Because of this, others have tried to develop ways to more accurately mimic the entire human tumor for drug testing.  Champions Oncology takes tumor samples and implants them in mice, passaging the ones that take into little mouse armies for mini clinical trials of various chemotherapy drugs.  This process (called xenografting or PDX) gets around the problem in cell lines, by passaging a larger piece of the tumor.  However, while treating mice approximates humans to a better degree than cell lines, there are still issues with getting drug into the tumors.  Additionally, most clinical trials in humans are based on stellar data from cell lines and mouse models in the laboratory.  Despite working in mice, most drugs still fail once they advance to human trials.

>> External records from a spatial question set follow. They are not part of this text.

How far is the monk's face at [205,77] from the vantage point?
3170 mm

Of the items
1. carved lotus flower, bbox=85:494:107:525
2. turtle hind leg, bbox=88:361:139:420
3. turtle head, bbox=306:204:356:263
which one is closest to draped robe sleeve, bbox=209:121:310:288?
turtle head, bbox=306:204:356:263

It takes months to generate xenografts, and not all tumors will grow in a mouse.  Additionally, it is EXPENSIVE.  It costs thousands of dollars to implant the initial tumors, and then there is a charge for each drug tested.  No insurance companies have agreed to support it yet either.  While the initial data from the company is promising, in most patients the information about potentially promising drugs comes months later, which is a long time to wait – treatment decisions usually will be made before that time.  I’ve yet to order this for a patient, but it is intriguing for research and with improved cost containment may make its way into our future efforts in personalizing medicine.

So now with this foundation, you’re all set to go out and browse the numerous compelling articles that are out there about the promise of personalized medicine, and to read the media critically.  Fortunately, more and more clinical trials are including analysis of “biomarkers” – so that patients who respond to drugs will be analyzed later for any protein or gene markers that might predict benefit.  In the next 5 to 10 years, I have no doubt that patients will walk into my office with a complete profile and analysis of more effective, safer cancer treatment options.

2 thoughts on “have we really reached the era of personalized medicine?

  1. Great information, Dr. Wilky! Will pass along to a friend of mine being treated for invasive ductal breast cancer, grade 3, stage 1, triple negative hormone receptors and HER2 positive.